REQUIREMENTS:
**a.** Decide whether each statement below agrees with the text about the Sabah oath stone. Answer yes or no for each, and quote the deciding words of the text. (i) The metal plaque for the stone was made by a Singapore shipyard company. (ii) Jesselton was renamed Kota Kinabalu in 1963. (iii) The river stone weighed less than one tonne.
**b.** Carry on the text about the Sabah oath stone, starting after the final line of the plaque's translated inscription.

TEXT PASSAGE:
━━━━━━━━━━━━━━━━

ON Sept 12, 1962, the North Borneo Legislative Council finally agreed to accede to the Malaysia Agree­ment after presenting a 20-point agreement drawn up by political leaders under Donald Stephens (later Tun Muhammad Fuad Stephens), the first chief minister of Sabah.

However, considerable apprehension and reservations remained among the native chiefs. They decided that some of the guarantees given by the Malayan government should be carved in stone while pledging their loyalty to the new nation.

With the formation of Malaysia, North Borneo was renamed Sabah in 1963. Later in 1967, Jesselton was renamed Kota Kinabalu.



It was usual for disputes in the interior among the native population to be settled by construction of oath stones. It was their adat (local custom or tradition).

The district officer in Keningau was charged to oversee the erection of the oath stone. A huge river stone, weighing more than two tonnes, was found near a small village in Keningau.

A Singapore shipyard company was commissioned to make a metal plaque to be affixed to the stone. The inscribed words were in the old Malay spelling. Translated, it reads:

“Oath Stone Memorial according to the Constitution

Government of Malaysia guarantees

1. Freedom of Religion in Sabah

2. The Government of Sabah Holds Authority over Land in Sabah

3. Native Customs and Traditions Will Be Respected and Upheld by the Government

In Return, the People of Sabah’s Interior Pledge Loyalty to the Government of Malaysia.”

━━━━━━━━━━━━━━━━

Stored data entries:

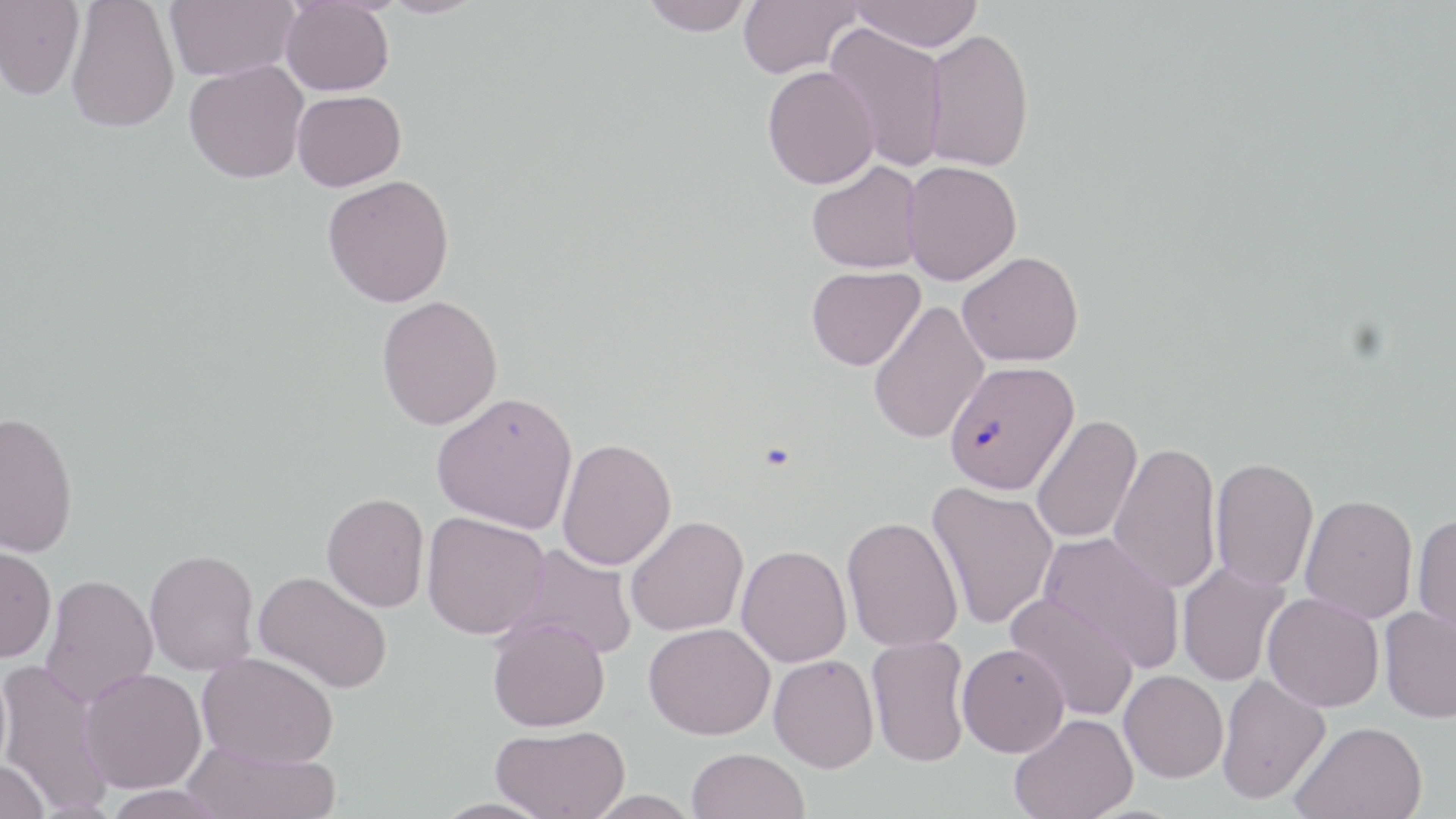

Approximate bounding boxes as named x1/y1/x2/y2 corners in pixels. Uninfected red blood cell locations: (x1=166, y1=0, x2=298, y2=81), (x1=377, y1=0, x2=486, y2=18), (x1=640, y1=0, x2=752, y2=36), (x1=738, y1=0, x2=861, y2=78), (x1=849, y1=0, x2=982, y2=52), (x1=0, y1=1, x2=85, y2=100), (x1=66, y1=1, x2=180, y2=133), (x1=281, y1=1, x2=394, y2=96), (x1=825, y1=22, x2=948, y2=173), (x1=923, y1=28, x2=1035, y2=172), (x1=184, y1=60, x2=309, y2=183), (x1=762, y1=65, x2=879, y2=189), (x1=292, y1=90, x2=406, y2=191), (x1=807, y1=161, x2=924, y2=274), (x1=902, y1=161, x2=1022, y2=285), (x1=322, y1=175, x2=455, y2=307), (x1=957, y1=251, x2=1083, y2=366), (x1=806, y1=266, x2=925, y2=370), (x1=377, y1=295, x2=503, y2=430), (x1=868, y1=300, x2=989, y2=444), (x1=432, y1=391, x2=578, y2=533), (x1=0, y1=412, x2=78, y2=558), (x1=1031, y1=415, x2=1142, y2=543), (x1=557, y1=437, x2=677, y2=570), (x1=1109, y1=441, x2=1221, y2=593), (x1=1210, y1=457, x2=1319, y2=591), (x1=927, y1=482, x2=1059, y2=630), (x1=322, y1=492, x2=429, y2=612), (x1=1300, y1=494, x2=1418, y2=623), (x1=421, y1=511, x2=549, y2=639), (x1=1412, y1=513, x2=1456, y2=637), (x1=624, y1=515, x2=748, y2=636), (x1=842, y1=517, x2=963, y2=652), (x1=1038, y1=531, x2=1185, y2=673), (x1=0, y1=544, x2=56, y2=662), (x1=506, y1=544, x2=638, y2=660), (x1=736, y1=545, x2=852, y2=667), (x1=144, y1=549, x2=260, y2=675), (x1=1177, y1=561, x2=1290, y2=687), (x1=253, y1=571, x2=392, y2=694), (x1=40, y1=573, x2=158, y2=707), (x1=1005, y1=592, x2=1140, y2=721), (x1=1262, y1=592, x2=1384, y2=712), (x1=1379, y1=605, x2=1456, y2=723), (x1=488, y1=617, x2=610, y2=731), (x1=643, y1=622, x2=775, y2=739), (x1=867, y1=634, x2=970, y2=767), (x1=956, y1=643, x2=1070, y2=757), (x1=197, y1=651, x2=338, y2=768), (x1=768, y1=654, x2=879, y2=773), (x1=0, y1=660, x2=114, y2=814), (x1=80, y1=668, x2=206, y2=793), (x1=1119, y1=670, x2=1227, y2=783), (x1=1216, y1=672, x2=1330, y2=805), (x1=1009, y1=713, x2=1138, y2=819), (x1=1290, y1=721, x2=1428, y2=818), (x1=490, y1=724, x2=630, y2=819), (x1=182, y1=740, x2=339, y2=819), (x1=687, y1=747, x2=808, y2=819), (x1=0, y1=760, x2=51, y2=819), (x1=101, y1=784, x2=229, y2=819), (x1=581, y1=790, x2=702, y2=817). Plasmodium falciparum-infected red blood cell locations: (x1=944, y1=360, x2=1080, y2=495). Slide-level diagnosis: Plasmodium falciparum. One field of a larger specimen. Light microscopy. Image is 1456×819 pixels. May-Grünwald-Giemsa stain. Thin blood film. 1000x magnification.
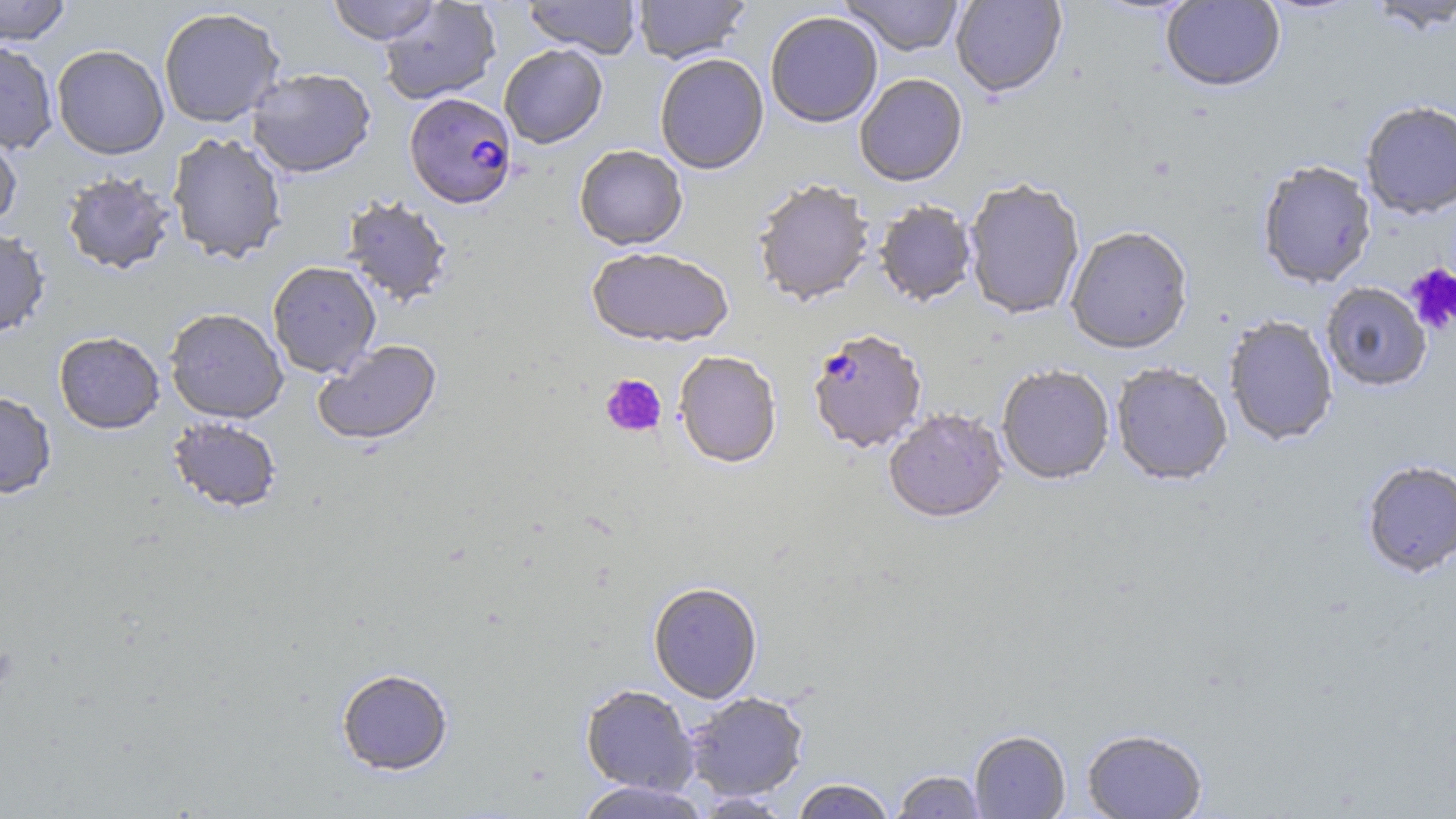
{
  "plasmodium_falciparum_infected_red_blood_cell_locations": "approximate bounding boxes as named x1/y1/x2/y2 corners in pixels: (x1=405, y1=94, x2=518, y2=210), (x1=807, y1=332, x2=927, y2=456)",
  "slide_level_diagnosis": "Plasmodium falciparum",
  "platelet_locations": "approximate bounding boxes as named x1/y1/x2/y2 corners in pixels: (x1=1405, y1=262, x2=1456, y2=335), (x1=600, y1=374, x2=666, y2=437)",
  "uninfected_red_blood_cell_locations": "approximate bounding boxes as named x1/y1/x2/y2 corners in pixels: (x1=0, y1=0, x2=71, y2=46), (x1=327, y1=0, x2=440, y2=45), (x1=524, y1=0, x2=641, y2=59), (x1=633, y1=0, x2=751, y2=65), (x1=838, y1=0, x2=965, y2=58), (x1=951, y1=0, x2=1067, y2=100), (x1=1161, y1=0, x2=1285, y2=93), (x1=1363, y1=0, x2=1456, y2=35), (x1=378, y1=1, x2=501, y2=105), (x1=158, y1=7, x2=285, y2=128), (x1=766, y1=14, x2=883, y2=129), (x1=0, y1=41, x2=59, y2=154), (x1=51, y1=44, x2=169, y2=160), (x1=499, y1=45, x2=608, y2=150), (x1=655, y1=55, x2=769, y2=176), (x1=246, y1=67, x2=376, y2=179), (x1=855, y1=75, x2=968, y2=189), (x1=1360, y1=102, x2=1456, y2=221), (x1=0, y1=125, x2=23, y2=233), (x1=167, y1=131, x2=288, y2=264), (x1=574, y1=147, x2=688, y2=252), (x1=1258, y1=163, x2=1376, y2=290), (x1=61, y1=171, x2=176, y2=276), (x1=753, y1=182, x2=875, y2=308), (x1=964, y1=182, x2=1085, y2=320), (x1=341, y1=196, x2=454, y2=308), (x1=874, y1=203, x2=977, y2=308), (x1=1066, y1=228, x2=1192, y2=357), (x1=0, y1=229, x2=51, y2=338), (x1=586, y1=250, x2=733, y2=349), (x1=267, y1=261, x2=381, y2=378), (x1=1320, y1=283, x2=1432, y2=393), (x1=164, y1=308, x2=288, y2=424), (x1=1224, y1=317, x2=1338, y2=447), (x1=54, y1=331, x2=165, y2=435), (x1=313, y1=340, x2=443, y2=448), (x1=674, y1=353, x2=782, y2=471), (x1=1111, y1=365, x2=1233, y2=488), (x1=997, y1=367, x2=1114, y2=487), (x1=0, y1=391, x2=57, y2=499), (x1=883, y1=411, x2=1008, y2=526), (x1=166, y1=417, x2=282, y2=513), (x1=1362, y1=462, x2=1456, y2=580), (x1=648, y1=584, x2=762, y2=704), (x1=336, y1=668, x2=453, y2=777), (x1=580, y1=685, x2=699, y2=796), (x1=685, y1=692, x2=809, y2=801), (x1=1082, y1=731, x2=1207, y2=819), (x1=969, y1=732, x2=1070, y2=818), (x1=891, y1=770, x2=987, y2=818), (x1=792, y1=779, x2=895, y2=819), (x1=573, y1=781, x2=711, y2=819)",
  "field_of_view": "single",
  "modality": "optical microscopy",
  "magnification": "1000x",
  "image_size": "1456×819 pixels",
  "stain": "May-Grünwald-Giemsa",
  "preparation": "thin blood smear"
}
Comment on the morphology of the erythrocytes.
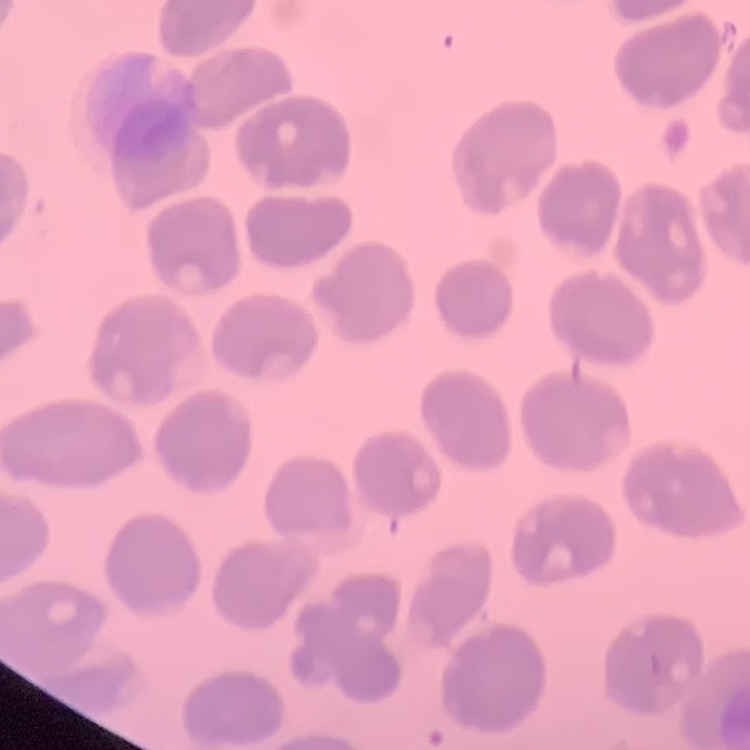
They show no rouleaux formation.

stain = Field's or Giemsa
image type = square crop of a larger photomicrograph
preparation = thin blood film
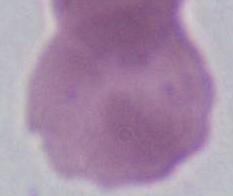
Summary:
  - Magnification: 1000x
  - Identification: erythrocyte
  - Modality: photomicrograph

━━━━━━━━━━━━━━━━

ANSWER LIST:
**a.**
(i) Yes: "A Singapore shipyard company was commissioned to make a metal plaque to be affixed to the stone."
(ii) No: "Later in 1967, Jesselton was renamed Kota Kinabalu."
(iii) No: "A huge river stone, weighing more than two tonnes, was found near a small village in Keningau."

**b.**
The three main points in the 20-point agreement attached to the 1963 Malaysia Agreement were engraved on the plaque, including the words “The Government of Malaysia Guarantees” above the three points.

The Keningau Oath Stone was unveiled by Stephens on Aug 31, 1964 in the compound of the old Keningau district office but it was later relocated to its present site.

For 46 years, it stood forlornly until the official national level celebration to commemorate Malaysia Day was held in Sabah in 2010. The historical stone finally received its due recognition.

That year, Deputy Natural Resour­ces and Environment Minister Tan Sri Joseph Kurup suggested that the oath stone be relocated to a more suitable place in view of its historical value.

From 2012 onwards, the Keningau Oath Stone became politicised. In September 2014, the police prevented several hundred people from approaching the Oath Stone to carry out ceremonies or conduct prayers.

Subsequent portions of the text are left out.